◆ **What to do**:
A – List every animal named in the comparison about the plains of Africa in the coral disease discussion.
B – Reproduce the part of the coral disease discussion that runs from "Can anybody help" up to and including "killing the wildebeest?".

◆ **Selected extract**:
The study goes on to say that RTN/STN is a polymicrobial disease associated with multiple specific microorganisms that are consistently associated with diseased samples but absent or undetectable in healthy samples. They say that up to 16 specific microorganisms have been found.
14 bacteria, one archaea, and one ciliate.
Anybody wanna guess which ciliate that was? Yep, it was Philaster Lucinda. So we know this guy is consistently on scene.
Then it says, “One of these, the ciliate Philaster Lucinda has recently been shown to be consistently associated with the coral disease WS in the Pacific and within Aquaria, which all have identical visible and histopathological disease signs, namely the advancing band of cleared skeleton immediately adjacent to visible normal tissues.”
But they still think it’s unlikely to be a primary pathogen of RTN/STN. Which really means nothing to me, because they misidentified a pathogen during the study.
Can anybody help me to understand this? This is why they think that’s it’s not a primary pathogen:
“However, selective elimination of this pathogen using the antibiotic metronidazole failed to arrest disease lesion progression in controlled experiments, indicating that the Philaster ciliate is unlikely to be a primary pathogen of WBD.”
How would this make it unlikely? Not sure I understand.
Let's say a bunch of wildebeest keep showing up dead on the plains of Africa. And researchers consistently find the same 16 animals around the dead wildebeest - vultures, lions, hyenas, etc. So they decide to kill off all the vultures. And it has no impact on the number of dead wildebeest. Wouldn't that be pretty good evidence the vultures are not involved in actually killing the wildebeest?
Just because the Philaster ciliate is "on the scene" doesn't mean it makes sense to kill them all off.

◆ **Data to examine**:
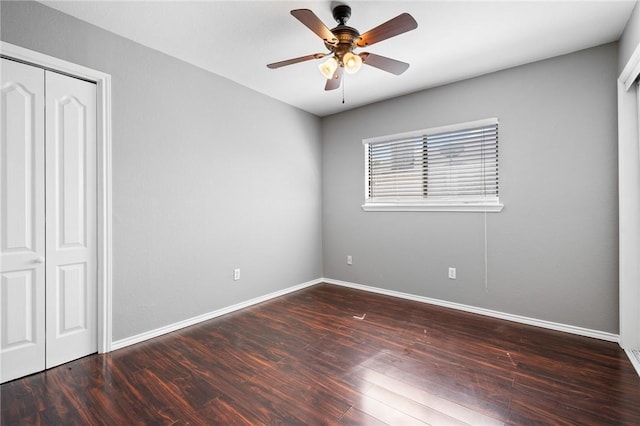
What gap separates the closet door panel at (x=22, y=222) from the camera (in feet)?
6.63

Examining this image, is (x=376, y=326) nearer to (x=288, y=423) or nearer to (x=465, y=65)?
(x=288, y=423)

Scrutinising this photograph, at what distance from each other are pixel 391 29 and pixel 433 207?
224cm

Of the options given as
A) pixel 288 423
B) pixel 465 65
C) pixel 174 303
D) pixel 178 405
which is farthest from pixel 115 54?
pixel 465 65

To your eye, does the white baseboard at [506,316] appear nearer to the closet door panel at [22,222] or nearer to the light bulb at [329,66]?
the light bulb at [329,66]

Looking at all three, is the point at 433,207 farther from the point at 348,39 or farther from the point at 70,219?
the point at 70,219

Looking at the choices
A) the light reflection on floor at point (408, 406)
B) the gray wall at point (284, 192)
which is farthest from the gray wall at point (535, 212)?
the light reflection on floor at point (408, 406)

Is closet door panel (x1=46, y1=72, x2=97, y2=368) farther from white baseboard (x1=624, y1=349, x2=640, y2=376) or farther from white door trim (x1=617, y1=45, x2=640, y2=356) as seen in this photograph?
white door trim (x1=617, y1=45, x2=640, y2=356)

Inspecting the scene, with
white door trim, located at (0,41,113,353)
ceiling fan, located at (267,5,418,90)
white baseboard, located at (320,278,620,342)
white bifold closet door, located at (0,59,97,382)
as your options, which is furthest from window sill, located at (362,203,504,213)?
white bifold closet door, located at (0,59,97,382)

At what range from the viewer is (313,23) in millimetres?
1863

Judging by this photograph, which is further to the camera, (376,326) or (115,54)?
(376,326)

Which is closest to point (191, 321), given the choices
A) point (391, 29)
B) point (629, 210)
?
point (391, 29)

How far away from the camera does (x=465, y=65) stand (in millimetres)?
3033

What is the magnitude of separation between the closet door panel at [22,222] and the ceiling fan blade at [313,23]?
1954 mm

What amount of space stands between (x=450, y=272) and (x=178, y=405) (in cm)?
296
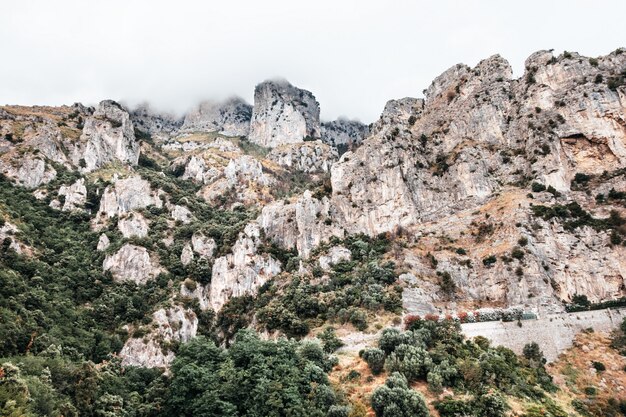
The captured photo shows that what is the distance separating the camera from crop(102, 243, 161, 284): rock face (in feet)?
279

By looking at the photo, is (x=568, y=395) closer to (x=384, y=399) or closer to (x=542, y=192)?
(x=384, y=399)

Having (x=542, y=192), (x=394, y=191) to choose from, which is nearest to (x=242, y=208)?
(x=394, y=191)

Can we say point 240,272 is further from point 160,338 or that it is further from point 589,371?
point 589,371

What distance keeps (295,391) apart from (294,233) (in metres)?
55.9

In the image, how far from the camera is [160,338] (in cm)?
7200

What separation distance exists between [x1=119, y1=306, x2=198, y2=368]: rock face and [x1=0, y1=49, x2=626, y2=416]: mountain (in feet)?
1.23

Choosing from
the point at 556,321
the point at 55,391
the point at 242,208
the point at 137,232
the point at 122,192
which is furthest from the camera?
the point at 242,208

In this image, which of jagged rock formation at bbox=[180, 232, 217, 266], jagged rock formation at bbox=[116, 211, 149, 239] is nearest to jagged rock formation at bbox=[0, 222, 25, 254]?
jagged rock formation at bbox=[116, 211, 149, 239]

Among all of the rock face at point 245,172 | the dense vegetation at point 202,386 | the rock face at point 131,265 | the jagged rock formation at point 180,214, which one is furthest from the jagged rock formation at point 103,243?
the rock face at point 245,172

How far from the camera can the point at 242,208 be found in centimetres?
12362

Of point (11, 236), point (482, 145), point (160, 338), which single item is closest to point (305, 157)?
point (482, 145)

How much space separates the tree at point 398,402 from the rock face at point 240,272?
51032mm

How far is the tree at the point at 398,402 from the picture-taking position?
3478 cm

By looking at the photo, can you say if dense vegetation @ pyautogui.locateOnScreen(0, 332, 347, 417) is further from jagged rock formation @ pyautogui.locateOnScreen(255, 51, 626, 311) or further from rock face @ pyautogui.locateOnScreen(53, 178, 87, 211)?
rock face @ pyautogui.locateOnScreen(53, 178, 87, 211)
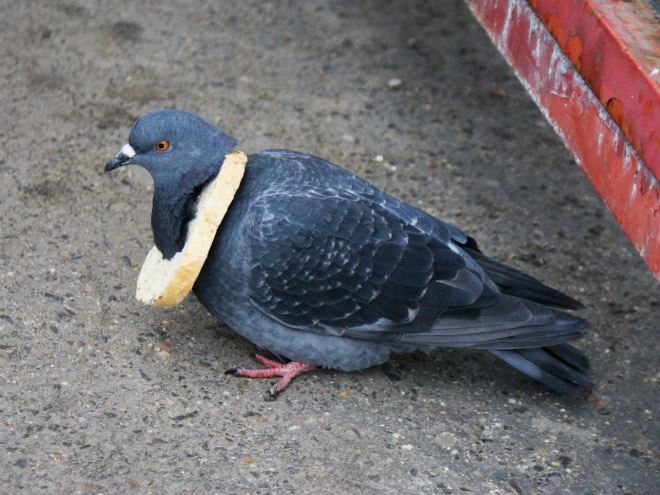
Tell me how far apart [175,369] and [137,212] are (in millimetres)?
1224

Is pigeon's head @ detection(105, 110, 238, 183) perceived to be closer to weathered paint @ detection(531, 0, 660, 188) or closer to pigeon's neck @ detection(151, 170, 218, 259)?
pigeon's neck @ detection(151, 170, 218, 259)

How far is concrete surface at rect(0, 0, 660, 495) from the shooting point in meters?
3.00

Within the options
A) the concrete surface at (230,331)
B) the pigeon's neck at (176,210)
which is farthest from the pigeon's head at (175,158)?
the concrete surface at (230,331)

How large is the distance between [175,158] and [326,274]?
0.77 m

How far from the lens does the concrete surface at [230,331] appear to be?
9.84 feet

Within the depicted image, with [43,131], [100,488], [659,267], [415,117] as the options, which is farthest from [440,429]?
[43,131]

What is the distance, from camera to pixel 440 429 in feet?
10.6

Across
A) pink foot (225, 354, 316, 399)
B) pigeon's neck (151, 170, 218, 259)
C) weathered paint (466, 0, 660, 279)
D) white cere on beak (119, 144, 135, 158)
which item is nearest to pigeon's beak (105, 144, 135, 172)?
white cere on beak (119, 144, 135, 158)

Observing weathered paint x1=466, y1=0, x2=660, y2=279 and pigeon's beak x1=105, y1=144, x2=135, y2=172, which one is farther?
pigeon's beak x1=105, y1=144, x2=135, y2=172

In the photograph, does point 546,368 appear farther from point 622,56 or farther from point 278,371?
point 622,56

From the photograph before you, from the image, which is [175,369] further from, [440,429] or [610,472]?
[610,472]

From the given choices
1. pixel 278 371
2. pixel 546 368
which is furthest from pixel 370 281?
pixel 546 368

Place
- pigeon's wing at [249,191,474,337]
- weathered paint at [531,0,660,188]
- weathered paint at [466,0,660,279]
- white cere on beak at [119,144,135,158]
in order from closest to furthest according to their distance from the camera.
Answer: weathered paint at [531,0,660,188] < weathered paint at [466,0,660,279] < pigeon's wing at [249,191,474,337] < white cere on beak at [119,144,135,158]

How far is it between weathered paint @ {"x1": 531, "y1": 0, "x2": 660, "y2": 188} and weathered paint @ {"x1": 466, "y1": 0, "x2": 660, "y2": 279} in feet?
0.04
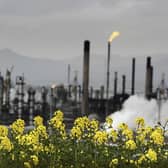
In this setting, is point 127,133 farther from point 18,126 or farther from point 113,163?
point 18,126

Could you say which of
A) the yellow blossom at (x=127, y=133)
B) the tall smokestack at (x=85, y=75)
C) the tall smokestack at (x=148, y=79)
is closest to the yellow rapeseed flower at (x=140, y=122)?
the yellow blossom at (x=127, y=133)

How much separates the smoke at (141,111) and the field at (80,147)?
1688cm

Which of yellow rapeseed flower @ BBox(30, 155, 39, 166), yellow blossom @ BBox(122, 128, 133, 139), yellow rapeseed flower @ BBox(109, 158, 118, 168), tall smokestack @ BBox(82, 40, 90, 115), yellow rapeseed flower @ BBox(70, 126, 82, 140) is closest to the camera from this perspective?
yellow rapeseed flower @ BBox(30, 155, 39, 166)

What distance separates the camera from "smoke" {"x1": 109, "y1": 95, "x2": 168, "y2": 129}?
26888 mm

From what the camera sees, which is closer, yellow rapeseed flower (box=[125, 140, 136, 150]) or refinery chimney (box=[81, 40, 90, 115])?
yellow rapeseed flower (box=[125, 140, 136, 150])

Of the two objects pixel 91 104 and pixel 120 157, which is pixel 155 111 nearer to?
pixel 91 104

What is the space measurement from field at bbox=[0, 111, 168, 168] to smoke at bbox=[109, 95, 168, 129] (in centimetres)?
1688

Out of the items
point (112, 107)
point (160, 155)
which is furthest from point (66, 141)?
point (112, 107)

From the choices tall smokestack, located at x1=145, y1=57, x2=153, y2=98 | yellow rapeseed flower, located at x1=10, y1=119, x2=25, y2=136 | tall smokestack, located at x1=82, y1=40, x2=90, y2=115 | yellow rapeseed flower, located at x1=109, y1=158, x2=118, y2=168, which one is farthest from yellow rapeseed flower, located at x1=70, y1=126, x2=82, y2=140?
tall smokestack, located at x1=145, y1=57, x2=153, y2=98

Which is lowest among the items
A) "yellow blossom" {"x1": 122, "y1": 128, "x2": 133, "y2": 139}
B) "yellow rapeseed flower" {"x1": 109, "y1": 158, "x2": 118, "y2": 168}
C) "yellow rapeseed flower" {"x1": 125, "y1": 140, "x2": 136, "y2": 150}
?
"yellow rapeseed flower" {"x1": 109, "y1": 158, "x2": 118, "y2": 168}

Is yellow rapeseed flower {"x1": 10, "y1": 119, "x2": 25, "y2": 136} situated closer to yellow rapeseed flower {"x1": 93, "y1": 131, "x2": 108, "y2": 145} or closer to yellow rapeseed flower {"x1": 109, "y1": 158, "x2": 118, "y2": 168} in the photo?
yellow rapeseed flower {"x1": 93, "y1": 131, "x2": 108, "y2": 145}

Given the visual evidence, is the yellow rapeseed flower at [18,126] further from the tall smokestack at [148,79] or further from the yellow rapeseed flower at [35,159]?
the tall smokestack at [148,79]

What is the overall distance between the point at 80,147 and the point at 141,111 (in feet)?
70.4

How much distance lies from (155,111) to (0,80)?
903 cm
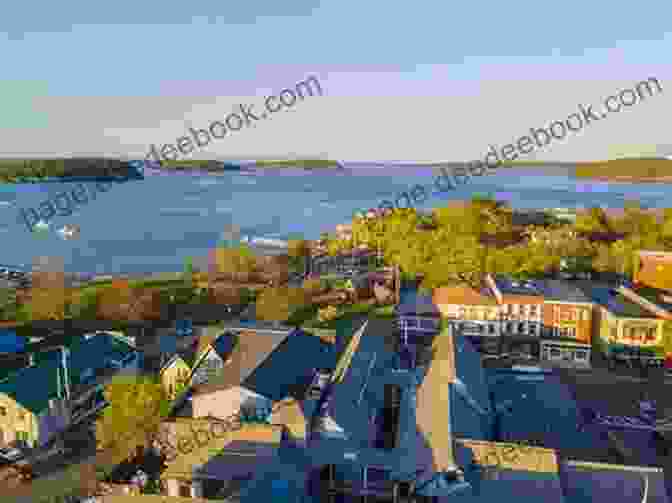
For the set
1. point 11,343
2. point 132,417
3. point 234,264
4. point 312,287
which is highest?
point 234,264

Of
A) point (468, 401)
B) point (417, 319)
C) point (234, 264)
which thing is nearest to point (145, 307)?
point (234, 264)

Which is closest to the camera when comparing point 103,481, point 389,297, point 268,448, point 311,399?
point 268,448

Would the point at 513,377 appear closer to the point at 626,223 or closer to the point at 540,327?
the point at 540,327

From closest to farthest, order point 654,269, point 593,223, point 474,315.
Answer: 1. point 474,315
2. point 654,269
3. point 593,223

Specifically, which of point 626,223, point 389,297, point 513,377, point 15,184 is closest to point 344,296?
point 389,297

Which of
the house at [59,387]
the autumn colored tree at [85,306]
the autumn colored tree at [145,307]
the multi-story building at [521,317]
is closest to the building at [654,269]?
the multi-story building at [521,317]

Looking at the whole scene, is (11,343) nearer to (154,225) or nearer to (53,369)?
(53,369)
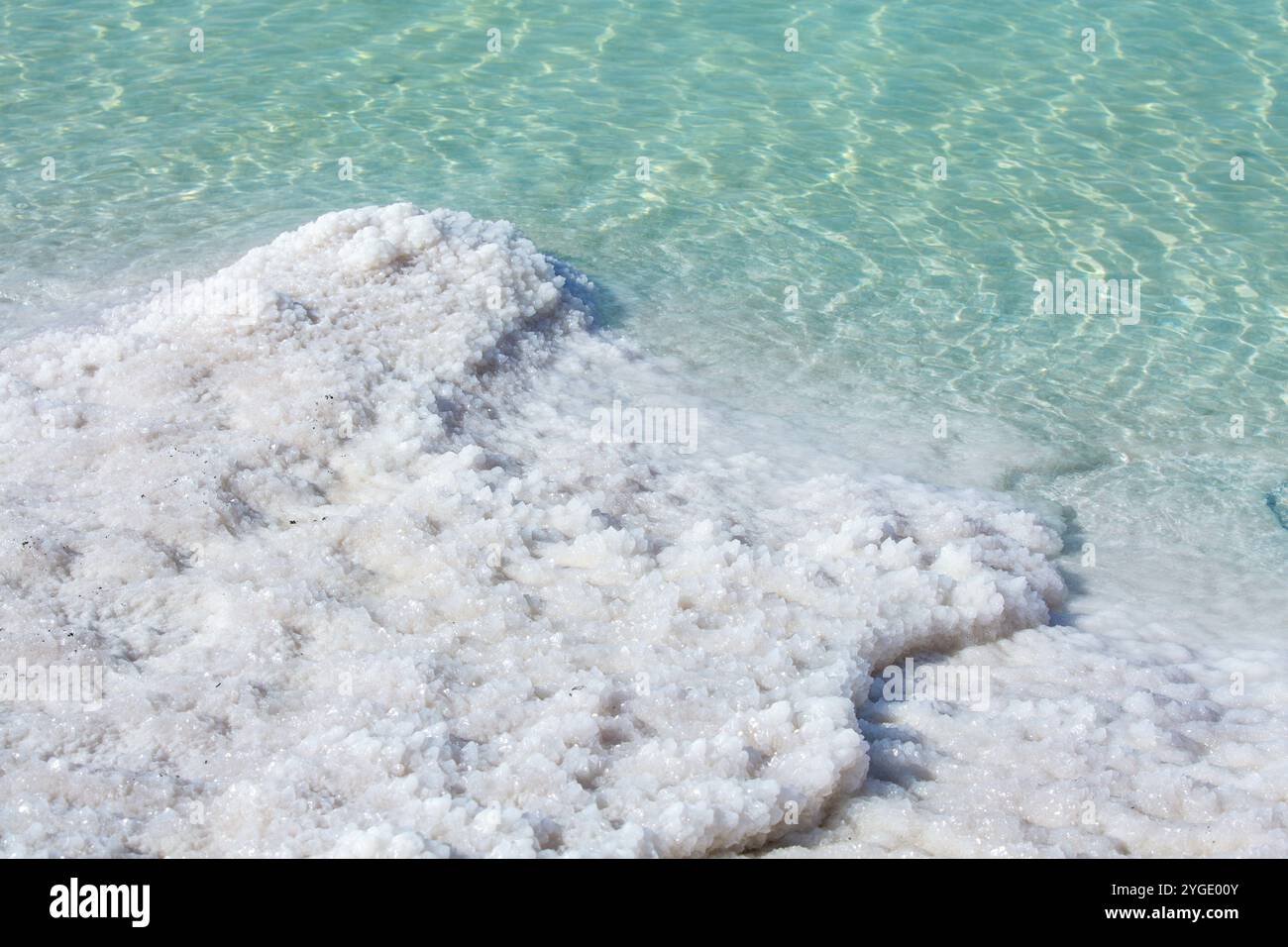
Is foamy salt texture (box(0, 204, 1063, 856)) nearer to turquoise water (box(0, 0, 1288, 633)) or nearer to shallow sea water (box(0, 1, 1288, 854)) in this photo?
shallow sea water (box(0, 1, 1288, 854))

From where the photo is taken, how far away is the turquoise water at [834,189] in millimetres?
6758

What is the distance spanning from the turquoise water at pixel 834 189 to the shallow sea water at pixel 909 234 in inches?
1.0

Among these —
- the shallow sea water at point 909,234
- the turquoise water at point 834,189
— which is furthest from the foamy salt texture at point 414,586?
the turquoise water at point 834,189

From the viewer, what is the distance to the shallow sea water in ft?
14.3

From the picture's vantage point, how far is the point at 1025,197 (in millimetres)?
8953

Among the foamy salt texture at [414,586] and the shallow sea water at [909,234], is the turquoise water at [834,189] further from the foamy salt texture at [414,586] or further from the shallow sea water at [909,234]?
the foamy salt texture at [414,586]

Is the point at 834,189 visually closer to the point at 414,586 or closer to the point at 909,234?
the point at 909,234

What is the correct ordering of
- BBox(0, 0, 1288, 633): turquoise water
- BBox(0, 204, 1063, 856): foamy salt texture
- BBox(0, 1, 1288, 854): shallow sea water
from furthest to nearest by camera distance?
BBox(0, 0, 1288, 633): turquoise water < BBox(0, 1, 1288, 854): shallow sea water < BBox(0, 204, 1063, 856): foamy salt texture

◆ **Solutions to each task**:
A – wildebeest, vultures, lions, hyenas

B –
Can anybody help me to understand this? This is why they think that’s it’s not a primary pathogen:
“However, selective elimination of this pathogen using the antibiotic metronidazole failed to arrest disease lesion progression in controlled experiments, indicating that the Philaster ciliate is unlikely to be a primary pathogen of WBD.”
How would this make it unlikely? Not sure I understand.
Let's say a bunch of wildebeest keep showing up dead on the plains of Africa. And researchers consistently find the same 16 animals around the dead wildebeest - vultures, lions, hyenas, etc. So they decide to kill off all the vultures. And it has no impact on the number of dead wildebeest. Wouldn't that be pretty good evidence the vultures are not involved in actually killing the wildebeest?